ヒロシマ胎動 第2部 「平和がいい」 <6> 大使

幼い心に「不戦の種」

 広げたアルバムに子どもたちの笑顔があふれている。真冬の米国を写真が思い出させてくれる。

 英会話学校講師の吉清由美子さん(24)=広島市安芸区=は今年一月、当時留学していた米西海岸のシアトルから、中北部のミネソタ州に飛んだ。「ネバーアゲインキャンペーン(NAC)大使」として滞在していた野上由美子さん(30)=安佐北区=に合流するためだ。

 NACは、米国の学校や教会で、日本文化やヒロシマ・ナガサキの体験を伝える草の根活動。兵庫県に事務局があり、一九八六年から隔年に五人ほどの大使を、米国各地に派遣している。

 野上さんは昨年一月から一年余り、東海岸のロードアイランド州、続いてミネソタ州を拠点に、約百十カ所で活動した。

 渡航も生活も、すべて自費で賄う。ホームステイしながら、活動先も自力で探す。手紙と電話を重ね、原爆の話をさせてほしいと依頼する。

内向く超大国

 しかし、滞在中の米国は、愛国心に満ちていた。
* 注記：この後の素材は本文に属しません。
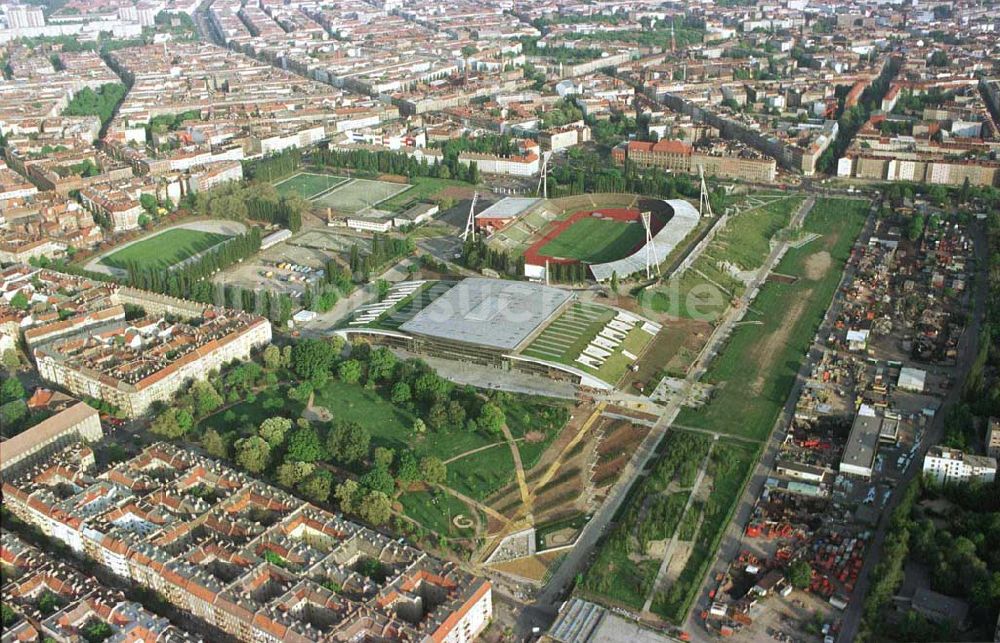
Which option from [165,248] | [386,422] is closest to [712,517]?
[386,422]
二〇〇一年九月十一日の米中枢同時テロとアフガニスタン空爆を経験し、イラクを攻撃しようとしていた時期だった。

 「『戦争はいけないと分かっている。じゃあ、どう自国を守るのか』と問われる。アポはなかなか取れなかった」

 野上さんの姿を報じた新聞を、吉清さんは帰省中の広島で偶然目にした。野上さんに「活動を見てみたい」とメールした。

 真冬のミネソタは氷点下。約一カ月間、二人は一緒に、十校近くを回った。

 「子どもたちとの対話は、何物にも替え難い経験だった。わずかでも、いつか思い出してくれれば、何も知らないよりずっといい」

 吉清さんは、そんな「心に素地がある」ことが大切だと思う。ヒロシマに生まれた自分自身がそうだったから。

 高校生まで被爆地で過ごした。図書館にあった原爆の本を、世界に伝えたいと思っていた。大学進学で広島から離れ、思いは一時薄れたが、あの「9・11」を留学先の米国で迎えた。戦争にはやる米国に「このままでいいのだろうか」と、何度も思った。

募集は延期中

 大学卒業後に六年間働いた会社を辞め、NAC大使を経験した野上さんは言う。「思い切って一歩踏み出すこと。『流れ』ができてくるから」

 しかし現在、次期NAC大使の募集は延期中だ。テロ以降、一国主義を強める米国で、観光ビザでは活動が制約される恐れも出てきたためだ。

 広島市内で野上さんと再会した吉清さんは、少し待ってでも次の大使を目指す決意をあらためて伝えた。「原爆きのこ雲の下の惨状を、ただ怖がらせるのではなく、どう受け止めてもらうか」。自分の課題も、すでに自覚している。